THE REQUEST
Copy out the rows starting with the line that contains "Considering the image" and going on through the line that contains "the white column at (x=338, y=253) →", both lines included, reproducing them character for character.

PROVIDED MATERIAL
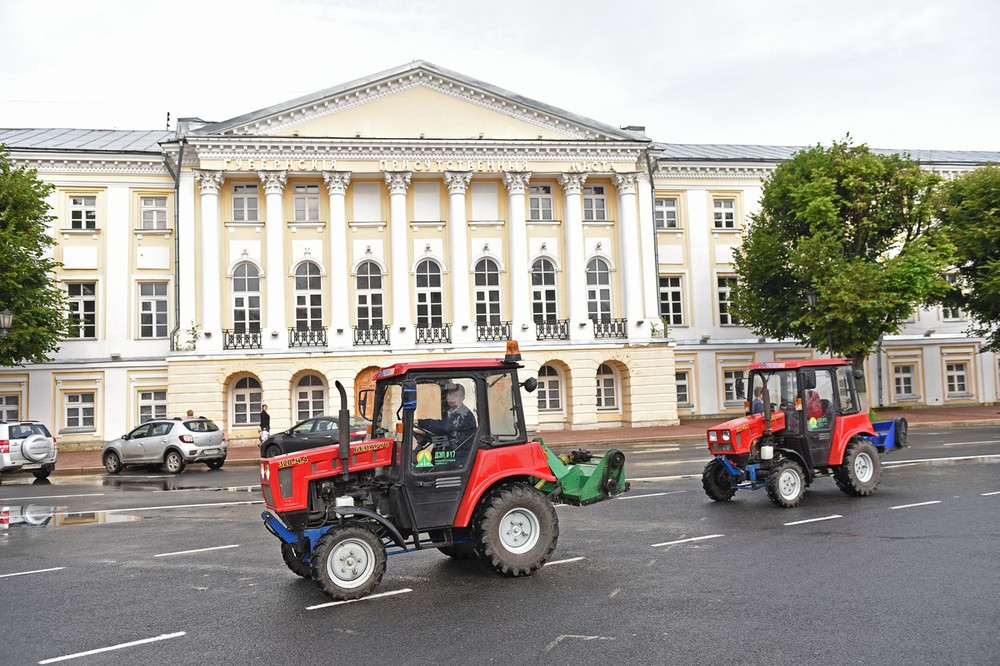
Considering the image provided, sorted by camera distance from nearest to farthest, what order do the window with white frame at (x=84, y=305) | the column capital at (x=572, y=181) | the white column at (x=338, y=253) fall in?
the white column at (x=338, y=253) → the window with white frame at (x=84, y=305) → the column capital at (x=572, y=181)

---

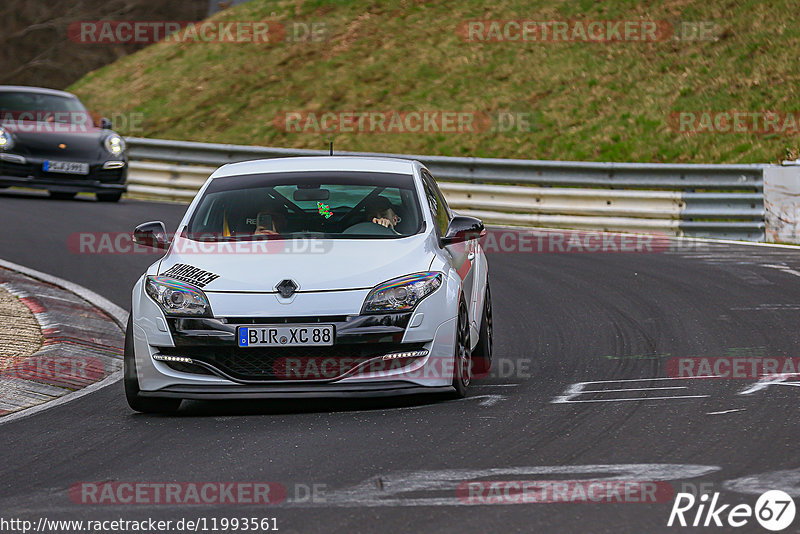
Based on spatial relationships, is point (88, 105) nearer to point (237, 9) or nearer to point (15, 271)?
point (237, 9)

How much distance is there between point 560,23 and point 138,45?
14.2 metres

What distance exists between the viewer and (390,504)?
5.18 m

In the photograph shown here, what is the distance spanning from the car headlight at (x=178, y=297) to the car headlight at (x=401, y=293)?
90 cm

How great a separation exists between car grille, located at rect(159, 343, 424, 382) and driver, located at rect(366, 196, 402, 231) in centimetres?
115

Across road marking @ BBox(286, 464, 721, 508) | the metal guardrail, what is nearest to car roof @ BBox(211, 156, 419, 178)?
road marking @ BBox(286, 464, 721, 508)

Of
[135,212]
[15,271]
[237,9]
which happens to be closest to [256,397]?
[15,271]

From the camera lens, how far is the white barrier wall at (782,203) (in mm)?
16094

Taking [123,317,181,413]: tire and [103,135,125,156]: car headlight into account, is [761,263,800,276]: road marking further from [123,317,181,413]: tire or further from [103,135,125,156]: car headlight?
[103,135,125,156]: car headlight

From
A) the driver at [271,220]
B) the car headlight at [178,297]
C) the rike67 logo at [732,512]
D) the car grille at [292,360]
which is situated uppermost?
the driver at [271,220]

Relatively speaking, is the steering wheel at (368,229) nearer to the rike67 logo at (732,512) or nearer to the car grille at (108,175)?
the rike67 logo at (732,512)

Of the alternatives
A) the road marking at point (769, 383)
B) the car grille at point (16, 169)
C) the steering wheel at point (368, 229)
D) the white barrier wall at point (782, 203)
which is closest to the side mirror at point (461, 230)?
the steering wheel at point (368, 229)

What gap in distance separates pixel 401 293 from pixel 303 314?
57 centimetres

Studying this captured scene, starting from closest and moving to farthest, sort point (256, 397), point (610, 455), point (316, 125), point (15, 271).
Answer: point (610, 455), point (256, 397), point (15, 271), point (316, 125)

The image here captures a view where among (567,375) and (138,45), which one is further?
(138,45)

* * *

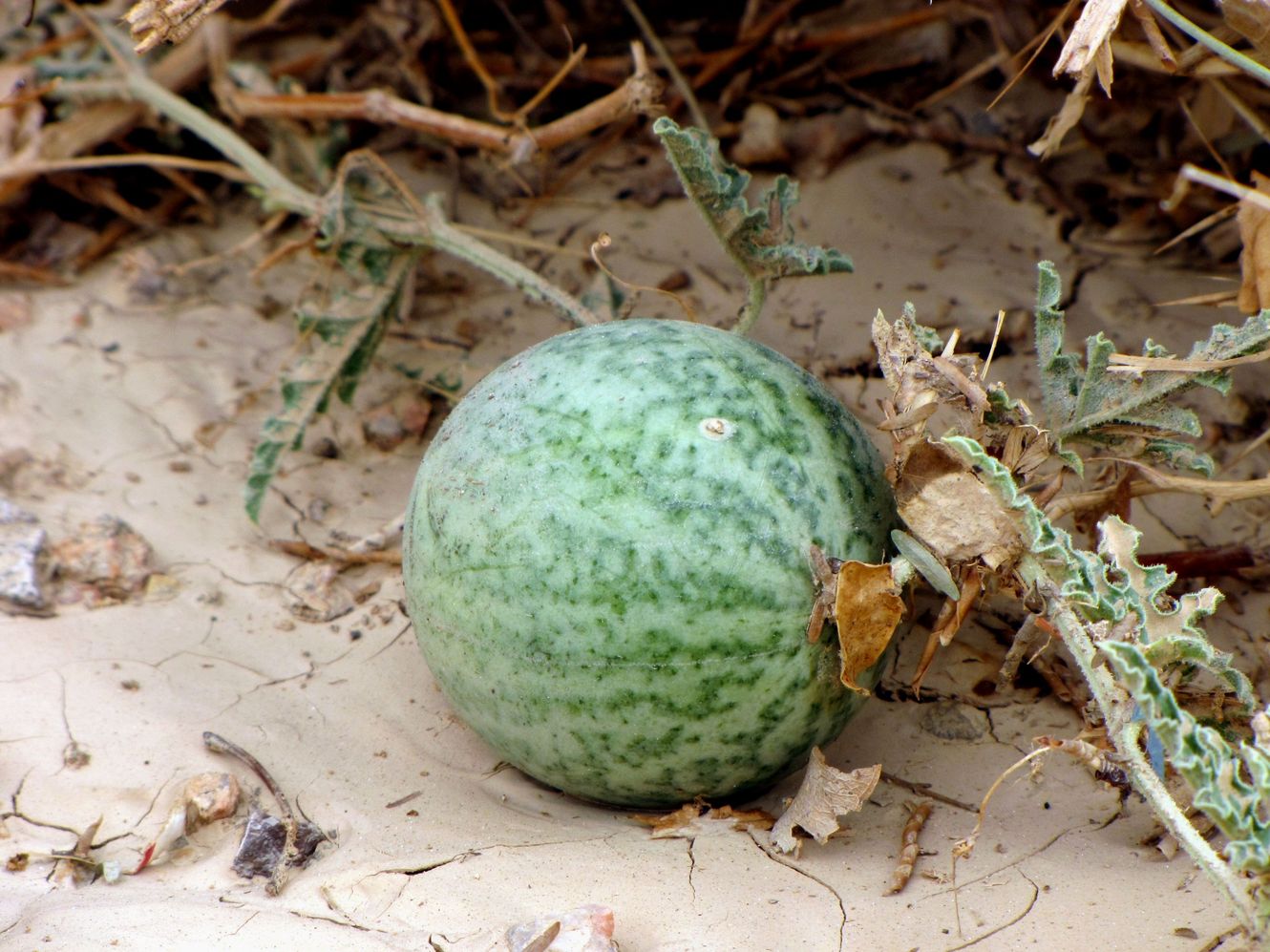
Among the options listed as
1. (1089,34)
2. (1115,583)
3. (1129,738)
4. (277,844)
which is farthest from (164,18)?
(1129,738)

TASK RESULT
Considering the image provided, sorted by camera distance from nearest to farthest, what order do the window with white frame at (x=84, y=305) | the column capital at (x=572, y=181) | the white column at (x=338, y=253) fall in?
the white column at (x=338, y=253) → the window with white frame at (x=84, y=305) → the column capital at (x=572, y=181)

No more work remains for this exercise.